What needs to be done: Please print only the top portion of the entries below, ending with the line that contains "category: goanna", exactly as written.

[Collected data entries]

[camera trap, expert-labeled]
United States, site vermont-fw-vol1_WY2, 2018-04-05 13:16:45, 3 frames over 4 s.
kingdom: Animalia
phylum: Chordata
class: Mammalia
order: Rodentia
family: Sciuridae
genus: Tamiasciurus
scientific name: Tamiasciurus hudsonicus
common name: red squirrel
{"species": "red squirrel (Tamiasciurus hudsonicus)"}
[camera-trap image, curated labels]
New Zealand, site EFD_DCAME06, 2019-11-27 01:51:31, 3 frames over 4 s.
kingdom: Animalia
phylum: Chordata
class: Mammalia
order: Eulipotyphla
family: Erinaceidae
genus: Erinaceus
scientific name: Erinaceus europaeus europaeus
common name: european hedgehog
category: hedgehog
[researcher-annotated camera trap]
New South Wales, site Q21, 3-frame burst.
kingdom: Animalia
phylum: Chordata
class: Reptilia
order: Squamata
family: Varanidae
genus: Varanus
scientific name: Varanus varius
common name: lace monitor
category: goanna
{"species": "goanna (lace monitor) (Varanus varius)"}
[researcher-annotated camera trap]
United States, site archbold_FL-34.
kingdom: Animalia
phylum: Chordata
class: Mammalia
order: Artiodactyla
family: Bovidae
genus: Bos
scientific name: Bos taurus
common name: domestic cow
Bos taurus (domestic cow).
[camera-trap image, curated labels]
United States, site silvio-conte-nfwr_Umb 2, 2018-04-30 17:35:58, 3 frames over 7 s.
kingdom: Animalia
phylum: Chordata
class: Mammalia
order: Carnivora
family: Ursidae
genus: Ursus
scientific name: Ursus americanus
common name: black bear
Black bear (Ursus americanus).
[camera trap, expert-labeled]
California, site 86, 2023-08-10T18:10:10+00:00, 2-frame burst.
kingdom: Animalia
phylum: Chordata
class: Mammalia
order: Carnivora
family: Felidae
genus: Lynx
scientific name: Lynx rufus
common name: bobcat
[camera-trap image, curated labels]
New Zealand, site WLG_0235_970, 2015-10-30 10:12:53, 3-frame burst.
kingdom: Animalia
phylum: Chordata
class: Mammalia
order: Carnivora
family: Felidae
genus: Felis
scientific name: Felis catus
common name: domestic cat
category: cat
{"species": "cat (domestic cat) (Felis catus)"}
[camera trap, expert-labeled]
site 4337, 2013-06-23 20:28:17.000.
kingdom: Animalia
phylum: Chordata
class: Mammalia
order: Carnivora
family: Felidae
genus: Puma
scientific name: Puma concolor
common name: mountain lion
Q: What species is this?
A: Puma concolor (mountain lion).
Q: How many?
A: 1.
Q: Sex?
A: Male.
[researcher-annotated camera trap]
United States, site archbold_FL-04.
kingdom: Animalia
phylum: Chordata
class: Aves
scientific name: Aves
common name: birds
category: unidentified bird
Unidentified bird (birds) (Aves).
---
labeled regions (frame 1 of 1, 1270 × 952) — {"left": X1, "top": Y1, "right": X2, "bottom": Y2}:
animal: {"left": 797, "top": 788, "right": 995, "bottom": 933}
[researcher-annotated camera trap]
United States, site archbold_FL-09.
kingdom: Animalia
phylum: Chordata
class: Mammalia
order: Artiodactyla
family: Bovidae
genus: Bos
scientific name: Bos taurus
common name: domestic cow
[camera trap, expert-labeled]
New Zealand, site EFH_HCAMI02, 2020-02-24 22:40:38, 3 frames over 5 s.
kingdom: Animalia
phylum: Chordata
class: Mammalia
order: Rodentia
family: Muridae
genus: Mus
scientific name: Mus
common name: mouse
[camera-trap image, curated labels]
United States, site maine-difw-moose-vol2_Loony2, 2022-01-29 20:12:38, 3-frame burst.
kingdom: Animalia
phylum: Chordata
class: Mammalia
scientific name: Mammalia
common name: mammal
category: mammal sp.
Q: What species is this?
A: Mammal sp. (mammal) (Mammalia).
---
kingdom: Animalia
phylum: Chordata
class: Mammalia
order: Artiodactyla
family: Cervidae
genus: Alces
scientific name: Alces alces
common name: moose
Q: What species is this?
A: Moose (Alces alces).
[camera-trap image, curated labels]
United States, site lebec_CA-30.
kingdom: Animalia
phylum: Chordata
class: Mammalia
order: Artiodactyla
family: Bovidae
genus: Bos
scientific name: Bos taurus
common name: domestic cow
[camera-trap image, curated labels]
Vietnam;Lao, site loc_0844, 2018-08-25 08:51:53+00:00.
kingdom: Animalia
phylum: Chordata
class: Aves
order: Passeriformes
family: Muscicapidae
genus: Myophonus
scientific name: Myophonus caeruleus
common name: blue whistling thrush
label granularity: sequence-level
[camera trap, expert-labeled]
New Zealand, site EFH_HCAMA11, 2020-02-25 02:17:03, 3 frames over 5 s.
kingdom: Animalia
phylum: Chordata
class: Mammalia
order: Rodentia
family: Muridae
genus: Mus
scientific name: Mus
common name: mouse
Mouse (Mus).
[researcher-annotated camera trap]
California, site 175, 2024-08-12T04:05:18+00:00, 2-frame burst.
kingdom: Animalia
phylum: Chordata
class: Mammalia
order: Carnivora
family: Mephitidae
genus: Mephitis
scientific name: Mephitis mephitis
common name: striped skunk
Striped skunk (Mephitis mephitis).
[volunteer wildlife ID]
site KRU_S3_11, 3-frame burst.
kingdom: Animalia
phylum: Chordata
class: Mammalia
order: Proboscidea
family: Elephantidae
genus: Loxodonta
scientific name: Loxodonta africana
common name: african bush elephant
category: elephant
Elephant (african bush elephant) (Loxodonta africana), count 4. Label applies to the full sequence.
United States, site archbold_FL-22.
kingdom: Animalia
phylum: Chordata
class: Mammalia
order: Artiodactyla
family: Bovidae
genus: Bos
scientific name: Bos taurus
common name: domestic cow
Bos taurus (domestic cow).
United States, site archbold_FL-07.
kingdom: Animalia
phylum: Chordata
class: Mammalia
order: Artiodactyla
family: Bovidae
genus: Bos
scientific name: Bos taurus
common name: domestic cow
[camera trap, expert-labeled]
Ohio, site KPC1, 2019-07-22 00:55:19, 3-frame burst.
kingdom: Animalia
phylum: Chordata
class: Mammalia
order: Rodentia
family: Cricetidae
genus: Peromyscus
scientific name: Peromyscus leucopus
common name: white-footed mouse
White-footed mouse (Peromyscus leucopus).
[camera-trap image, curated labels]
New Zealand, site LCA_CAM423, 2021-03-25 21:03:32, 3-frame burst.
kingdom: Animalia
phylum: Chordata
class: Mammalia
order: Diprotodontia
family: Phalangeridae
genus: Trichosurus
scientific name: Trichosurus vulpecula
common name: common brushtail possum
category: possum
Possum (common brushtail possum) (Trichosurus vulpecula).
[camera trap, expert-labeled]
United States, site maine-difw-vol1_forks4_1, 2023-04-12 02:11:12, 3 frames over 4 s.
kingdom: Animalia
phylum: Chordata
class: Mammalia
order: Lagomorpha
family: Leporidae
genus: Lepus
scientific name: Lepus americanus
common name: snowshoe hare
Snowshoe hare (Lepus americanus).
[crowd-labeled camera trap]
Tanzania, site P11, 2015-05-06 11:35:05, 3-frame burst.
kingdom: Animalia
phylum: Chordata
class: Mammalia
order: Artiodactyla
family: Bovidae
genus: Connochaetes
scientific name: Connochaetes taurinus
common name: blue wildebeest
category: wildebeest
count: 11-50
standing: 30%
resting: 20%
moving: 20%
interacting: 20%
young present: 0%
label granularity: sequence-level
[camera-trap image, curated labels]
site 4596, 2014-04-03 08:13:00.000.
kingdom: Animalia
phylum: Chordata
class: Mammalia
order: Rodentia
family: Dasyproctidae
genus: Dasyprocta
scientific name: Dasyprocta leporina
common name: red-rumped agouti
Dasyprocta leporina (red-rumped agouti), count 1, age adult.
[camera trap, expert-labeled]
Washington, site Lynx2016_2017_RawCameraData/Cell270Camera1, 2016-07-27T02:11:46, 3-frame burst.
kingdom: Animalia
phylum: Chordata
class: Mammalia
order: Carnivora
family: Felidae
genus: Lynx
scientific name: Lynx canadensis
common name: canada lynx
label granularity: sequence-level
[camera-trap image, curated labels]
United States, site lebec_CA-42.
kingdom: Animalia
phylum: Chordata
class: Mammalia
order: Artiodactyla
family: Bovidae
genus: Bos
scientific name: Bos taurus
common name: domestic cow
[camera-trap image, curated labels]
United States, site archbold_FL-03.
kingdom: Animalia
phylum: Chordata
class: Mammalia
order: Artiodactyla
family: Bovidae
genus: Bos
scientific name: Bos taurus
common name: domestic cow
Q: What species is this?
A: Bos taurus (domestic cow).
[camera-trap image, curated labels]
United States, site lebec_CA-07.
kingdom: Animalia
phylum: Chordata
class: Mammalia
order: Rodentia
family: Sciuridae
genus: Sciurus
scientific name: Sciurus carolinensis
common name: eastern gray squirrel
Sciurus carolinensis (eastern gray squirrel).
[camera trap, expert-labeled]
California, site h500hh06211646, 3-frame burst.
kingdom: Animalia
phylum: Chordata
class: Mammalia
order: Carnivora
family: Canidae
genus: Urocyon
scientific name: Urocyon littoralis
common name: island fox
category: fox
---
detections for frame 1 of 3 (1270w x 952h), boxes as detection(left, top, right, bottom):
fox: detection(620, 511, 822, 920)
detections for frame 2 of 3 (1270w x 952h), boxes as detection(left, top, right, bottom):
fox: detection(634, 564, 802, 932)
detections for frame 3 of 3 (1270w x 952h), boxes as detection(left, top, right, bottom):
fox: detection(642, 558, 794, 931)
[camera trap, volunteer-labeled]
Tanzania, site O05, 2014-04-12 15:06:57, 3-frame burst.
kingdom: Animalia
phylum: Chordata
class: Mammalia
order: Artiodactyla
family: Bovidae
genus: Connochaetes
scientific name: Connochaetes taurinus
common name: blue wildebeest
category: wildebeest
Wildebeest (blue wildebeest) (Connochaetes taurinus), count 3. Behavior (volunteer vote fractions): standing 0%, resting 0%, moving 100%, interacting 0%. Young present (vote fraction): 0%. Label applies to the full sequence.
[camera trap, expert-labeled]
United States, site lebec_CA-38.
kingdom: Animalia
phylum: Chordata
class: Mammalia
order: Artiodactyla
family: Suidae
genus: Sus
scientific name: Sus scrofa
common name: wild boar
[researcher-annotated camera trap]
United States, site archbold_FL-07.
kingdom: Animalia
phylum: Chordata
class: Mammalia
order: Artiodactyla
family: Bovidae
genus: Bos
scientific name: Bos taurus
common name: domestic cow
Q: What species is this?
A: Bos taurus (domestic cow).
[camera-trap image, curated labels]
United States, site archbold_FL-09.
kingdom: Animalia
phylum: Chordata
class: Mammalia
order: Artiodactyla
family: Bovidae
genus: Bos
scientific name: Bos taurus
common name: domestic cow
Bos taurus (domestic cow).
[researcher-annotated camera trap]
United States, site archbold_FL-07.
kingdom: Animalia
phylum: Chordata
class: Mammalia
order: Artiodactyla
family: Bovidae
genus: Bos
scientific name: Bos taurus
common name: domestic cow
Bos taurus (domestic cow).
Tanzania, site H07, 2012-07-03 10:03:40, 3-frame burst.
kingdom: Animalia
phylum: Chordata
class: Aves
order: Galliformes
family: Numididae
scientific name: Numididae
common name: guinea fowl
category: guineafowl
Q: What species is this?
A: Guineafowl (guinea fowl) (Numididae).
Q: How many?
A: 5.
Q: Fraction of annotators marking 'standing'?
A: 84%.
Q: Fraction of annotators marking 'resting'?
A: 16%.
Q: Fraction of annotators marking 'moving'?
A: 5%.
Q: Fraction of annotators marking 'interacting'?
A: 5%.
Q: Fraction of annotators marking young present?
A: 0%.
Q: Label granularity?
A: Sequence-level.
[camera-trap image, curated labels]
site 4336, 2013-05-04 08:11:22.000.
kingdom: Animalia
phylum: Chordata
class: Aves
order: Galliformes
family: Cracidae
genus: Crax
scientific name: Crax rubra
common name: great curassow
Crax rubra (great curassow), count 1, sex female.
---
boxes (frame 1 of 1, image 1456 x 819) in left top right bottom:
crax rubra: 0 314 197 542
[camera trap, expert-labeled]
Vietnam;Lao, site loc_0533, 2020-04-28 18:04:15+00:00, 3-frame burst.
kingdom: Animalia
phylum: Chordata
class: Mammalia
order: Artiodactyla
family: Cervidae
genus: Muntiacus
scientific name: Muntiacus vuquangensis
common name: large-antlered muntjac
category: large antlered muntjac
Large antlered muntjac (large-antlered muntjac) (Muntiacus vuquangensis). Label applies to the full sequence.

Result of the task:
[camera trap, expert-labeled]
United States, site vermont-fw-vol1_WY2, 2018-04-05 13:16:45, 3 frames over 4 s.
kingdom: Animalia
phylum: Chordata
class: Mammalia
order: Rodentia
family: Sciuridae
genus: Tamiasciurus
scientific name: Tamiasciurus hudsonicus
common name: red squirrel
{"species": "red squirrel (Tamiasciurus hudsonicus)"}
[camera-trap image, curated labels]
New Zealand, site EFD_DCAME06, 2019-11-27 01:51:31, 3 frames over 4 s.
kingdom: Animalia
phylum: Chordata
class: Mammalia
order: Eulipotyphla
family: Erinaceidae
genus: Erinaceus
scientific name: Erinaceus europaeus europaeus
common name: european hedgehog
category: hedgehog
[researcher-annotated camera trap]
New South Wales, site Q21, 3-frame burst.
kingdom: Animalia
phylum: Chordata
class: Reptilia
order: Squamata
family: Varanidae
genus: Varanus
scientific name: Varanus varius
common name: lace monitor
category: goanna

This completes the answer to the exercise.